There also seems to be a lot of social contagion going on, that is, anxiety is almost catching. You see anxious people all around you, and it makes you anxious. You almost think it is normal to be anxious. Young people begin to talk to each other about their mental health problems and the medications they are taking and the whole things becomes more normalised and self-perpetuating.
The rise of social media is obviously a contributory factor, as had been well catalogued by writers such as Jean Twenge and Jonathan Haidt.
For example, social media encourages you to constantly compare yourself with other people. It ‘turns on’ your brain rather than relaxes it. Whereas reading is meditative and calming, scrolling through social media is addictive and anxiety-inducing. The two things could hardly be more different. Lots of young people don’t read anymore.
In other words, we are creating the social conditions that lead to rising anxiety and other disorders. There is also something paradoxical going on; the more we highlight mental health, the worse it seems to get, and yet we feel obliged to raise it. What else can we do?
Does any of this have a spiritual dimension? It is very hard to believe it does not. Religion is the great provider of a sense of meaning and purpose. It gives life a transcendent focus by teaching that there is something above and beyond us. It gives us a strong sense of right and wrong. It encourages us to be other-focused, not self-focused. Prayer is meditative and it also encourages us to hand our problems over to God. Religion says that suffering and struggle are normal, not abnormal, and teaches us how to cope with them.
Religion
Religion has almost completely vanished from the lives of many young people. Sometimes it is replaced by ‘spirituality’ which can be good but can also be very vague and in its New Age forms too self-focussed.
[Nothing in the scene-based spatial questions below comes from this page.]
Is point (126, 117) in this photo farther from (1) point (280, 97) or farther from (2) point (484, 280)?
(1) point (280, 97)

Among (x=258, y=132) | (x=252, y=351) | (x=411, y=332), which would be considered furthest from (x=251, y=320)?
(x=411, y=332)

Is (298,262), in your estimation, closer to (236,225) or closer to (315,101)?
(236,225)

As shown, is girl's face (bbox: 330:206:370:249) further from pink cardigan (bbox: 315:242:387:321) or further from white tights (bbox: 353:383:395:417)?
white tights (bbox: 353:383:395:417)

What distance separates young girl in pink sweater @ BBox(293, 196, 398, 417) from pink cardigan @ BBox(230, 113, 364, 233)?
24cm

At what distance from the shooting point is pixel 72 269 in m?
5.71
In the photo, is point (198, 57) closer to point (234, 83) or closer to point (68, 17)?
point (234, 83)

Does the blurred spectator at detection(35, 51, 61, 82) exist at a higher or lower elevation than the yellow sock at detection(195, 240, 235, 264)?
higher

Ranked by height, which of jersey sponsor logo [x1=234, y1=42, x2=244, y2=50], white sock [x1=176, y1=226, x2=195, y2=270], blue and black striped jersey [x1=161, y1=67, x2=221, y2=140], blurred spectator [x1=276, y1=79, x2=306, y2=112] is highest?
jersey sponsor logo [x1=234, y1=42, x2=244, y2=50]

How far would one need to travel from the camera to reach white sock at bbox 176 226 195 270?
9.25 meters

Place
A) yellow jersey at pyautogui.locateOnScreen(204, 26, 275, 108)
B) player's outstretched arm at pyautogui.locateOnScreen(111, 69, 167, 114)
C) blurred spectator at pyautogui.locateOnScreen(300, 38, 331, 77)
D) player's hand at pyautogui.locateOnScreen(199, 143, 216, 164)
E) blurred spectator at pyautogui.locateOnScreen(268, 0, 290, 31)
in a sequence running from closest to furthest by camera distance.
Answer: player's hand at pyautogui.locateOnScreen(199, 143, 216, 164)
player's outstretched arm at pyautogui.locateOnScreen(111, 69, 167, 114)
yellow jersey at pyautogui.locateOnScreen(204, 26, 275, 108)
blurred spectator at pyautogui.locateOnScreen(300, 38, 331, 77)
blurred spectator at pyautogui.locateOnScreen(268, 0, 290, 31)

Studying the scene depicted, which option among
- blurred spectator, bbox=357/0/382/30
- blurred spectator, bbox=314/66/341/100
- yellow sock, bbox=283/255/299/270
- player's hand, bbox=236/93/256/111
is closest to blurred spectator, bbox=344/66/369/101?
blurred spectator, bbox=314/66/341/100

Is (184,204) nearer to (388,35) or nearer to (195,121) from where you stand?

But a lot of the time religion is simply replaced by overly materialistic and individualistic life goals, and these are not bringing peace of mind. That is the crux of the matter; a failure to find peace of mind. Modern life is making us anxious instead. The right kind of religion (not the authoritarian, repressive kind), rightly lived, is the best remedy to what is ailing us. This side of Eternity, you can’t find total peace, but religion gives you the best chance of doing so in this life, or at least it helps you to cope better with the inevitable struggles. But how many therapists tell their patients this? How many young people ever hear anything remotely resembling such a message? This is part of the problem.